Dia desses, lendo uma entrevista com o secretário de segurança do Rio de Janeiro, delegado José Mariano Beltrame, chamou-me a atenção um dito por ele citado: “Quando morrer, serei obrigado a doar minhas córneas, pois precisarei de mais de uma vida para ver tudo”. Conhecia de uma forma um pouco diferente: “Vou morrer e não vou ver tudo”.

Independentemente do modo com que foi escrita, o significado e o objetivo da frase são bastante claros. Seriam necessárias várias encarnações para que pudéssemos ver todos os absurdos que acontecem diariamente.

E, como a leitura se enquadra num modo de “ver”, os absurdos que são escritos e publicados também merecem mais de uma vida para serem totalmente percebidos.

Refiro-me a um texto publicado numa revista de uma cidade do interior do Rio Grande do Sul, estado onde o grau de intelectualidade é seguidamente comemorado como um dos mais elevados do país.

O texto tenta fazer uma associação entre família e moda. Menciona o fato de que “estar” e “andar” entre os seus familiares é a bola da vez. Para isso basta ver o frisson que os astros de Hollywood causam na mídia ao circularem pelo planeta com as suas proles.

Até aí, um tanto compreensível. Porém, se pegarmos Brad Pitt e Angelina Jolie, por exemplo, que, por força da profissão pouco conseguem parar em casa, nada mais justo do que ter os filhos a acompanhá-los, não é?

E não seria esse um motivo para colocar a “instituição” família em voga.

Ou, antes dessa constatação não existia amor entre pais, irmãos, avós, primos? Não havia prazer em conviver com os seus e manifestar esse carinho?

Só quem nunca teve família.

Mas o pior está por vir.

Como mencionei a moda lá no início, a autora faz referência a um blog especializado em deixar a família toda com “looks super fashion”. E recomenda que esta se vista com apuro, pois isso é sinônimo de família “saudável”. Incrível constatação.

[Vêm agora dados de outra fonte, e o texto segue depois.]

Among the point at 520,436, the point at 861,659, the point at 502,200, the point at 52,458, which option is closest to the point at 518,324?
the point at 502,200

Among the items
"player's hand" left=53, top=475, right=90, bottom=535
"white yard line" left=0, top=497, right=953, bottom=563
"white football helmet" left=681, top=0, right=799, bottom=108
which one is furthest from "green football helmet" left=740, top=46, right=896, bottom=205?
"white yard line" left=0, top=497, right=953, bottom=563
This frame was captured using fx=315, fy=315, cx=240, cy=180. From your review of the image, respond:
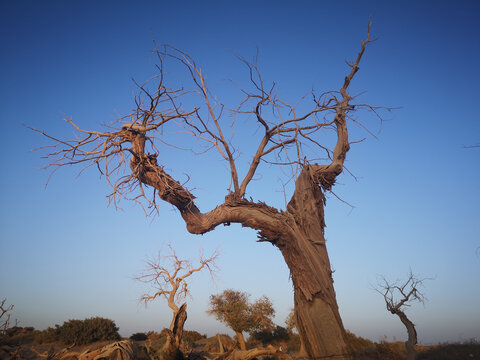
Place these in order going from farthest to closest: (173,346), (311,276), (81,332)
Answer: (81,332) → (173,346) → (311,276)

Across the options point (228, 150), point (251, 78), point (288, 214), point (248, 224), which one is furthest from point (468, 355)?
point (251, 78)

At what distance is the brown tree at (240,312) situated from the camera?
19797 millimetres

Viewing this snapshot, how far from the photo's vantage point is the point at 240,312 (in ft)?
65.8

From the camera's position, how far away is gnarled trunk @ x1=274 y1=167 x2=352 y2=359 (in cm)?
577

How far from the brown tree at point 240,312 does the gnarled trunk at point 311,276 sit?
14.9 metres

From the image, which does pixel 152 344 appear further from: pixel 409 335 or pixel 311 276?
pixel 311 276

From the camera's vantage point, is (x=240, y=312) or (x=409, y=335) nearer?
(x=409, y=335)

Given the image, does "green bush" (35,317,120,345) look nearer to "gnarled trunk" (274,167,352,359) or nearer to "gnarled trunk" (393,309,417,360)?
"gnarled trunk" (274,167,352,359)

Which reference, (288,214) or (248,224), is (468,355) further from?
(248,224)

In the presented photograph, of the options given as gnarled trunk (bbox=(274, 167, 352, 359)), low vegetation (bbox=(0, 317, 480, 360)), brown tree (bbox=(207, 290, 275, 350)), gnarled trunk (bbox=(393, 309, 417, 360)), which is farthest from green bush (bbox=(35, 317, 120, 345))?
gnarled trunk (bbox=(393, 309, 417, 360))

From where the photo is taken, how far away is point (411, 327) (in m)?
9.17

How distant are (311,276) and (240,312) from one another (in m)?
15.4

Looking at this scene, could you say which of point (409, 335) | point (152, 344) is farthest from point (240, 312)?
point (409, 335)

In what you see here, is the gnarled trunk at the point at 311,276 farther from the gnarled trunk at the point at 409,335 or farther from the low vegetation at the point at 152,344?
the gnarled trunk at the point at 409,335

Até tenta argumentar que andar bem-vestido não é sinônimo de roupas caras e do momento, mas a frase que reproduzo abaixo, ipsis litteris, considero deveras infeliz:

“Andar bem vestido é sinônimo de saúde, de amor e de valores”.

Se assim fosse, os políticos corruptos seriam as melhores pessoas do país, tendo seus valores em mais alta conta.

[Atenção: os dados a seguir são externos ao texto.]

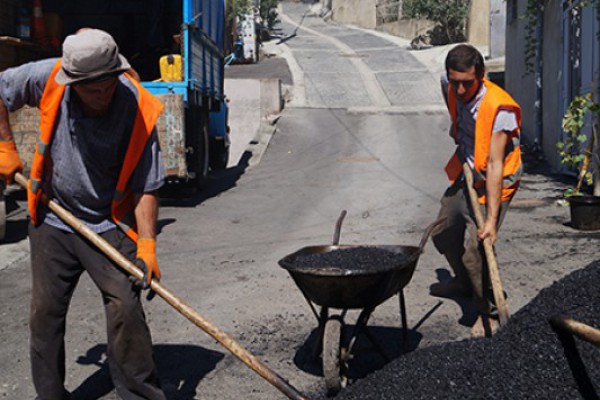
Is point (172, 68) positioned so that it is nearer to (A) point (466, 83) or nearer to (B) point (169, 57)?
(B) point (169, 57)

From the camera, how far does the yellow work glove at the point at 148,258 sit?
3.14 metres

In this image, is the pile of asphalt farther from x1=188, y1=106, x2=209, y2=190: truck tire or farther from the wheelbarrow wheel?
x1=188, y1=106, x2=209, y2=190: truck tire

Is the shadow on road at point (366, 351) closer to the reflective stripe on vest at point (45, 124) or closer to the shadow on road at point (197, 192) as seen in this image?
the reflective stripe on vest at point (45, 124)

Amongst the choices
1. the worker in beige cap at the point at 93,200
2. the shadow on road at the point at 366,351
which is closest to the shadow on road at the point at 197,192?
the shadow on road at the point at 366,351

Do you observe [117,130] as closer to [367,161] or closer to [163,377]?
[163,377]

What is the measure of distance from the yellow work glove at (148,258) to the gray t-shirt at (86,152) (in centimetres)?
24

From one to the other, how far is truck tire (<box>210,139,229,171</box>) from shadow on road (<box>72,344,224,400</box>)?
8.86 meters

Enquanto isso, aqueles miseráveis que estatisticamente vivem com míseros dólares diários, sabemos que não são saudáveis. Pudera, sem renda e com mínima ajuda do Estado, é difícil manter-se de pé.

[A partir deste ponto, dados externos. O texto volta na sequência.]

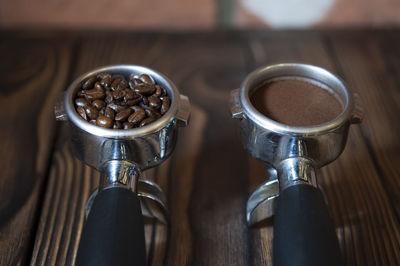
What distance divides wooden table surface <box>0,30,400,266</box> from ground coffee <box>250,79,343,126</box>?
0.06 metres

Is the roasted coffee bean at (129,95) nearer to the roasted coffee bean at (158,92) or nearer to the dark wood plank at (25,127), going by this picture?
the roasted coffee bean at (158,92)

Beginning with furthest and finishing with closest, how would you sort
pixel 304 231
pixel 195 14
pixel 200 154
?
pixel 195 14, pixel 200 154, pixel 304 231

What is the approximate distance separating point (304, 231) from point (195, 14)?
44 centimetres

Sabemos também que suas vestimentas geralmente condizem com o estado de seu bolso, quando o tem. Apesar de geralmente rotos e maltrapilhos, tenho certeza de que seus valores não são reduzidos. Muito pelo contrário. Geralmente são mais corretos e honestos do que aqueles que vestem o tênis com amortecedor, a camisa listrada e o boné do ídolo do futebol. Por aí, a premissa apontada já se esvai.

A não ser que os “valores” citados sejam os da conta bancária. Posso ter entendido mal, já que o texto está emoldurado por anúncios de lojas de roupas. Pode ser...

Chego à conclusão de que nem em épocas festivas como agora, as natalinas, o SER suplanta o TER. Infelizmente.

Pobre pode não ter saúde ou tê-la pouco. Mas amor e bons valores, isso tem. Ah, se tem.

Pobre é usar argumentos que pouco sustentam a arte de vender.

O comércio e quem nele trabalha não merecem.